23. Hukuk Dairesi 2019/3535 E. , 2020/3544 K.
"İçtihat Metni"
MAHKEMESİ :Ticaret Mahkemesi
Taraflar arasındaki iflasın açılması davasının bozma ilamına uyularak yapılan yargılaması sonunda ilamda yazılı nedenlerden dolayı davanın karar verilmesine yer olmadığına yönelik verilen hükmün süresi içinde davalı vekilince temyiz edilmesi üzerine dosya incelendi, gereği konuşulup düşünüldü.
-K A R A R-
Davacı vekili, 15.06.2011 tarihli sözleşme uyarınca davalıya jet yakıtı temin ettiğini, davalının 15.09.2014 tarihli 236.156,01 USD bedelli faturayı ödemediğini, yazışmalardan da sonuç alamadıklarını, davalının müvekkili tarafından hiçbir zaman imzalanmamış bulunan 06.09.2014 tarihli protokolden bahsettiğini, böyle bir protokolün kendileri tarafından imzalanmadığını ve kabul etmediklerini, alacağın tahsili için davalı aleyhine iflas yoluyla icra takibi yaptıklarını, ancak davalının haksız yere itirazı üzerine icra takibinin durduğunu, müvekkilinin taraflar arasında yapılan sözleşme gereği üstlenmiş olduğu yükümlülükleri yerine getirdiğini, bununla ilgili teslimat makbuzları tanzim edildiğini ileri sürerek, haksız itirazın kaldırılarak depo emri tebliğ edilip davalının iflasına karar verilmesini talep ve dava etmiştir.

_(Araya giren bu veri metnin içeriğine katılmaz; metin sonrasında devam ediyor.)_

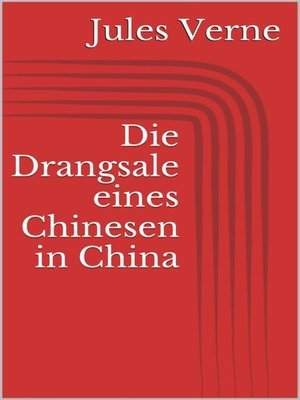 cover image of Die Drangsale eines Chinesen in China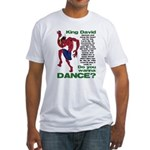 Do You Wanna Dance? Fitted T-Shirt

Davalı vekili, alınan ihbar sonucunda bir düzenek kurularak uçağa verilen yakıtın bir kısmının devir daim yapılarak uçağın yakıt deposu yerine pompaya geri döndüğü bu şekilde normalde verilenden daha fazla yakıt verilmiş gibi gösterilerek faturalandırıldığını fazla faturalandırmalar nedeniyle taraflar arasında 06.09.2014 tarihli protokol imzalandığını protokolün 2.4. maddesi uyarınca incelemeler tamamlanıncaya kadar ödeme yapılmayacağının kararlaştırıldığını, protokolde çift imzanın bulunmamasının müvekkilini bağlamayacağını savunarak, davanın reddine karar verilmesini talep etmiştir.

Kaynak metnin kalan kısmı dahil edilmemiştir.